Add script to identify SQL queries unique to MR
What does this MR do and why?
This MR introduces a new feature to identify SQL queries that are added in merge requests, building on our recently improved fingerprinting system. This implements the final piece of Automated Query Analysis for Merge Requests (&8440) by adding an automated SQL query differ for merge requests.
When developers add new database queries in their code changes, these can potentially impact database performance. Currently, there's no automated way to identify new query patterns introduced in an MR, making it difficult to catch performance issues early in the development cycle.
With this MR we are adding a new merge_request_query_differ
script that:
- Extracts SQL fingerprints from an MR's auto-explain logs
- Downloads the consolidated master fingerprints package Improve SQL fingerprint extraction to track uni... (!188275 - merged)
- Compares the MR fingerprints against master to identify truly new query patterns
- Generates a detailed report of new SQL queries with their execution plans: Stored in artifact on
rspec:merge-auto-explain-logs
job
The CI configuration has been updated to:
- For master branch: continue extracting and consolidating fingerprints as before
- For MRs: automatically run the query differ and generate a report of new queries
This should help us by improving
- Early detection of potentially problematic SQL queries
- Increased visibility into database impact of code changes
- More efficient code reviews by highlighting specific database changes
- Improved database performance by catching inefficient queries before they reach production
References
- Depends on Improve SQL fingerprint extraction to track uni... (!188275 - merged)
- Automated Query Analysis for Merge Requests (&8440)
How to set up and validate locally
-
For CI, check logs and artifacts of
rspec:merge-auto-explain-logs
jobs -
To run the script locally,
# download artifacts from either the `rspec:merge-auto-explain-logs` job, or from individual `rspec:` jobs and place in a directory named `auto_explain`
gitlab git:(jmd/optomize-extract-upload-fingerprints) ls -al auto_explain
total 17008
drwxr-xr-x 4 john staff 128 Apr 18 11:41 .
drwxr-xr-x@ 130 john staff 4160 Apr 17 03:38 ..

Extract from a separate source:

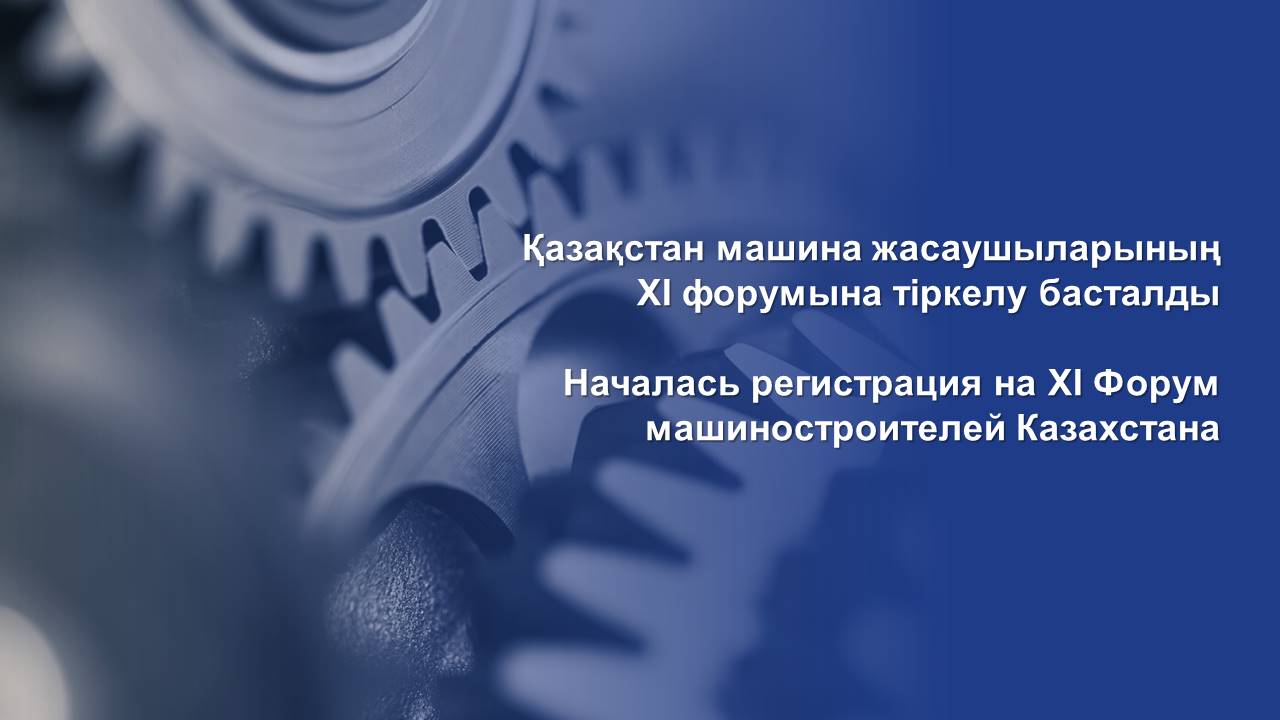 Қазақстан машина жасаушыларының XI форумына тіркелу басталды

Началась регистрация на XI Форум машиностроителей Казахстана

-rw-r--r--@ 1 john staff 8254650 Apr 16 20:50 auto_explain.ndjson.gz
-rw-r--r--@ 1 john staff 446715 Apr 16 20:16 rspec-unit-pg16-33-44.346.main.ndjson.gz
➜ gitlab git:(jmd/optomize-extract-upload-fingerprints) ./scripts/merge_request_query_differ.rb ./auto_explain/auto_explain.ndjson.gz
I, [2025-04-18T11:42:21.950982 #32998] INFO -- : MR Query Diff: Analyzing new queries in MR compared to master
I, [2025-04-18T11:42:21.951018 #32998] INFO -- : Extracting queries from MR file: ./auto_explain/auto_explain.ndjson.gz
I, [2025-04-18T11:42:22.393775 #32998] INFO -- : Extracted 25092 queries from MR file
I, [2025-04-18T11:42:22.399682 #32998] INFO -- : Found 25092 total queries in MR
I, [2025-04-18T11:42:22.399709 #32998] INFO -- : Fetching master fingerprints from consolidated package...

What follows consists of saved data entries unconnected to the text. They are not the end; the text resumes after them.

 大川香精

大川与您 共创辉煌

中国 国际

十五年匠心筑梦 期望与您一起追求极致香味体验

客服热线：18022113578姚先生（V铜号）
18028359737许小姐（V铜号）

I, [2025-04-18T11:42:22.402036 #32998] INFO -- : Downloading from: https://gitlab.com/api/v4/projects/278964/packages/generic/auto-explain-logs/master/query-fingerprints.tar.gz
I, [2025-04-18T11:42:23.944731 #32998] INFO -- : Loaded 34227 master fingerprints from consolidated package
I, [2025-04-18T11:42:23.944840 #32998] INFO -- : Filtering 25092 queries against master fingerprints...

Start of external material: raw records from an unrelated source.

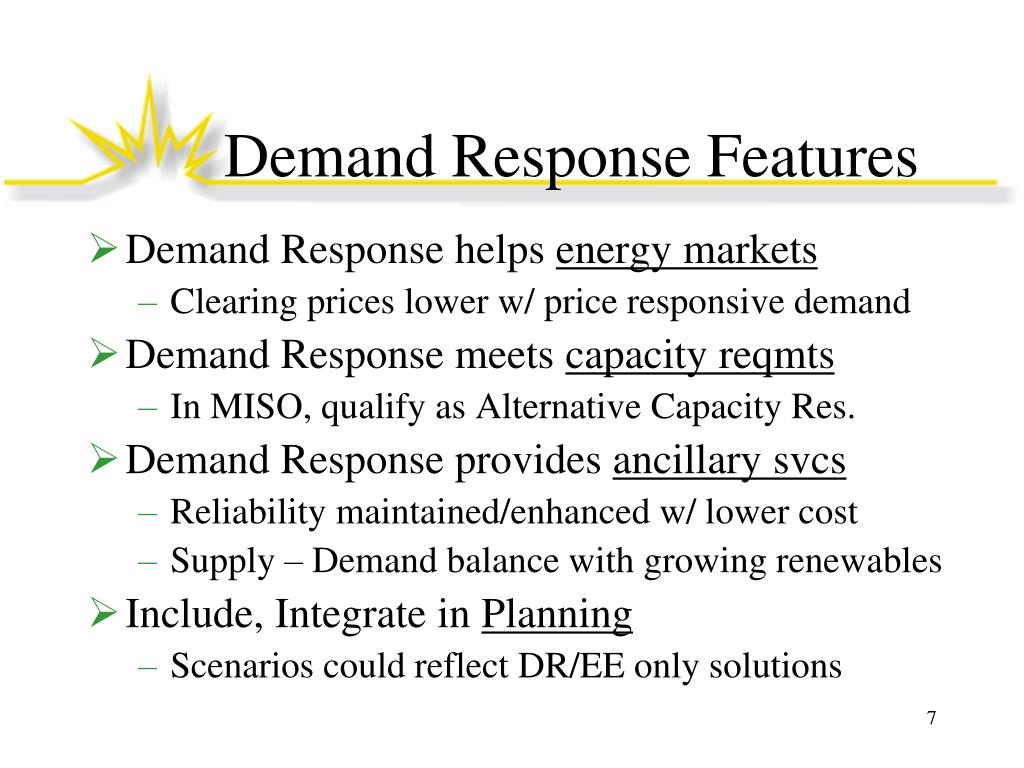 Demand Response Features

➢ Demand Response helps energy markets
– Clearing prices lower w/ price responsive demand

➢ Demand Response meets capacity reqmts
– In MISO, qualify as Alternative Capacity Res.

➢ Demand Response provides ancillary svcs
– Reliability maintained/enhanced w/ lower cost
– Supply – Demand balance with growing renewables

➢ Include, Integrate in Planning
– Scenarios could reflect DR/EE only solutions

7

I, [2025-04-18T11:42:24.038906 #32998] INFO -- : Filtered out 25073 existing queries, 19 new queries found
I, [2025-04-18T11:42:24.038953 #32998] INFO -- :
Final result: 19 new queries compared to all master packages
I, [2025-04-18T11:42:24.040760 #32998] INFO -- : Report saved to ./auto_explain/new_sql_queries.md
A sample artifact manually added for review in: !188201 (comment 2458275985)
MR acceptance checklist
Evaluate this MR against the MR acceptance checklist. It helps you analyze changes to reduce risks in quality, performance, reliability, security, and maintainability.